• [TASK ITEM]:
From the line containing "时光飞逝，光阴荏苒，转眼间我" onward to the last line of the data below, copy each line exactly and add nothing.

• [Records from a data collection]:
==========

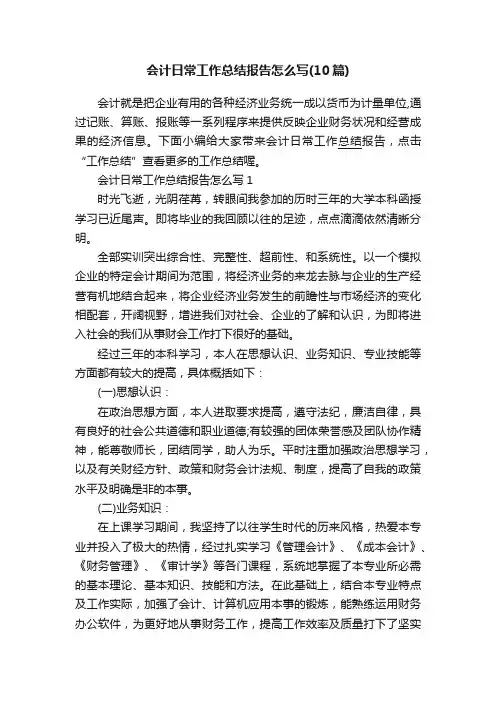 会计日常工作总结报告怎么写(10篇)

会计就是把企业有用的各种经济业务统一成以货币为计量单位,通过记账、算账、报账等一系列程序来提供反映企业财务状况和经营成果的经济信息。下面小编给大家带来会计日常工作总结报告，点击“工作总结”查看更多的工作总结喔。

会计日常工作总结报告怎么写1

时光飞逝，光阴荏苒，转眼间我参加的历时三年的大学本科函授学习已近尾声。即将毕业的我回顾以往的足迹，点点滴滴依然清晰分明。

全部实训突出综合性、完整性、超前性、和系统性。以一个模拟企业的特定会计期间为范围，将经济业务的来龙去脉与企业的生产经营有机地结合起来，将企业经济业务发生的前瞻性与市场经济的变化相配套，开阔视野，增进我们对社会、企业的了解和认识，为即将进入社会的我们从事财会工作打下很好的基础。

经过三年的本科学习，本人在思想认识、业务知识、专业技能等方面都有较大的提高，具体概括如下：

(一)思想认识：

在政治思想方面，本人进取要求提高，遵守法纪，廉洁自律，具有良好的社会公共道德和职业道德;有较强的团体荣誉感及团队协作精神，能尊敬师长，团结同学，助人为乐。平时注重加强政治思想学习，以及有关财经方针、政策和财务会计法规、制度，提高了自我的政策水平及明确是非的本事。

(二)业务知识：

在上课学习期间，我坚持了以往学生时代的历来风格，热爱本专业并投入了极大的热情，经过扎实学习《管理会计》、《成本会计》、《财务管理》、《审计学》等各门课程，系统地掌握了本专业所必需的基本理论、基本知识、技能和方法。在此基础上，结合本专业特点及工作实际，加强了会计、计算机应用本事的锻炼，能熟练运用财务办公软件，为更好地从事财务工作，提高工作效率及质量打下了坚实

==========

• [EXERCISE ANSWER]:
时光飞逝，光阴荏苒，转眼间我参加的历时三年的大学本科函授学习已近尾声。即将毕业的我回顾以往的足迹，点点滴滴依然清晰分明。

全部实训突出综合性、完整性、超前性、和系统性。以一个模拟企业的特定会计期间为范围，将经济业务的来龙去脉与企业的生产经营有机地结合起来，将企业经济业务发生的前瞻性与市场经济的变化相配套，开阔视野，增进我们对社会、企业的了解和认识，为即将进入社会的我们从事财会工作打下很好的基础。

经过三年的本科学习，本人在思想认识、业务知识、专业技能等方面都有较大的提高，具体概括如下：

(一)思想认识：

在政治思想方面，本人进取要求提高，遵守法纪，廉洁自律，具有良好的社会公共道德和职业道德;有较强的团体荣誉感及团队协作精神，能尊敬师长，团结同学，助人为乐。平时注重加强政治思想学习，以及有关财经方针、政策和财务会计法规、制度，提高了自我的政策水平及明确是非的本事。

(二)业务知识：

在上课学习期间，我坚持了以往学生时代的历来风格，热爱本专业并投入了极大的热情，经过扎实学习《管理会计》、《成本会计》、《财务管理》、《审计学》等各门课程，系统地掌握了本专业所必需的基本理论、基本知识、技能和方法。在此基础上，结合本专业特点及工作实际，加强了会计、计算机应用本事的锻炼，能熟练运用财务办公软件，为更好地从事财务工作，提高工作效率及质量打下了坚实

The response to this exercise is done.